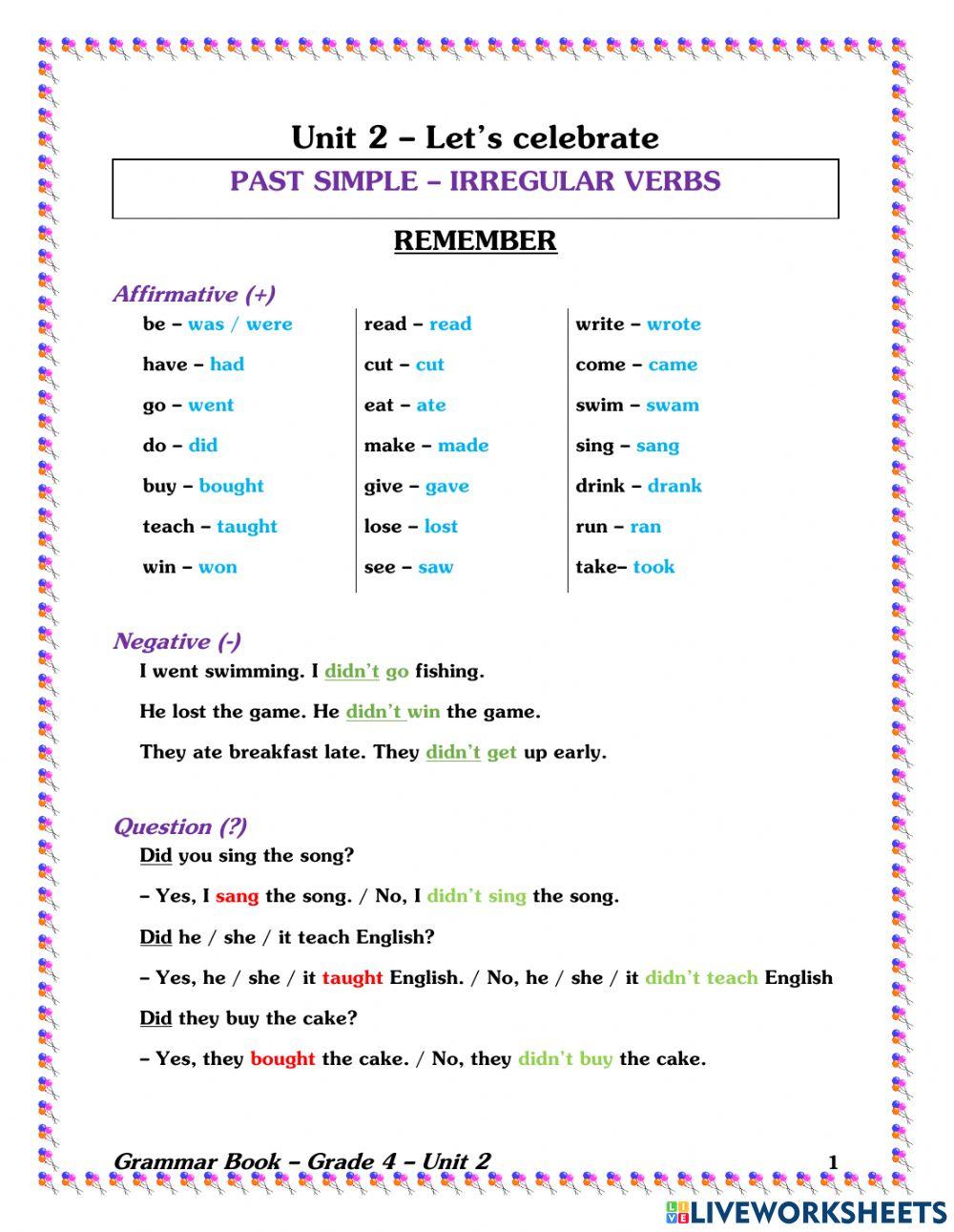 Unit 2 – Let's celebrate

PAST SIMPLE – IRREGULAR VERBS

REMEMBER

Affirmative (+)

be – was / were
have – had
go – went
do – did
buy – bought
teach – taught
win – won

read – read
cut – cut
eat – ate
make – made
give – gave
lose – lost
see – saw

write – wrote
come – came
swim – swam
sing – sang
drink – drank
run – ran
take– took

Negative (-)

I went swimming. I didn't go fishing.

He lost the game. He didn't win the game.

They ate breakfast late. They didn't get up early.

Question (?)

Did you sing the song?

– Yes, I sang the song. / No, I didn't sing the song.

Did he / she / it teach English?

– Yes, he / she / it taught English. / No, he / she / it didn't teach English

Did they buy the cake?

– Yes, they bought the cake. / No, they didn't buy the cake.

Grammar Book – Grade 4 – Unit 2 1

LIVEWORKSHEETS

---

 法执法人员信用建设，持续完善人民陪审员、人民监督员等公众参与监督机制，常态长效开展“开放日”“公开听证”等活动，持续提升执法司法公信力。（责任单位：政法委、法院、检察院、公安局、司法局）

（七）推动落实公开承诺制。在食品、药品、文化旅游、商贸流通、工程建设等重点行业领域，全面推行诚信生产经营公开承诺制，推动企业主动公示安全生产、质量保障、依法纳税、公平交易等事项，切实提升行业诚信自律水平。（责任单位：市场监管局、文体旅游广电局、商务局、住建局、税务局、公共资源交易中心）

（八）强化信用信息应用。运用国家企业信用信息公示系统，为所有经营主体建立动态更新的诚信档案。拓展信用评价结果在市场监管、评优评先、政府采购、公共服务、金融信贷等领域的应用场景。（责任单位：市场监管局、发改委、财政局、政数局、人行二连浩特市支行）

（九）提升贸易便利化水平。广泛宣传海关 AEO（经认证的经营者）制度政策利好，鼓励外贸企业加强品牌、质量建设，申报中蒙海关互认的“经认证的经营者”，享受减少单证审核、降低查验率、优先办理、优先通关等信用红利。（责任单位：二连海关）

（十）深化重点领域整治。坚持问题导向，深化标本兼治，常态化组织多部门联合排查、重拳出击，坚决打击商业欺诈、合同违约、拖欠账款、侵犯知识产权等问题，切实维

Task item: The stretch of entries above that starts with the line containing "Negative (-)" and goes on through the line containing "LIVEWORKSHEETS" is to be transcribed exactly, and no other line is to be transcribed.

Exercise result:
Negative (-)

I went swimming. I didn't go fishing.

He lost the game. He didn't win the game.

They ate breakfast late. They didn't get up early.

Question (?)

Did you sing the song?

– Yes, I sang the song. / No, I didn't sing the song.

Did he / she / it teach English?

– Yes, he / she / it taught English. / No, he / she / it didn't teach English

Did they buy the cake?

– Yes, they bought the cake. / No, they didn't buy the cake.

Grammar Book – Grade 4 – Unit 2 1

LIVEWORKSHEETS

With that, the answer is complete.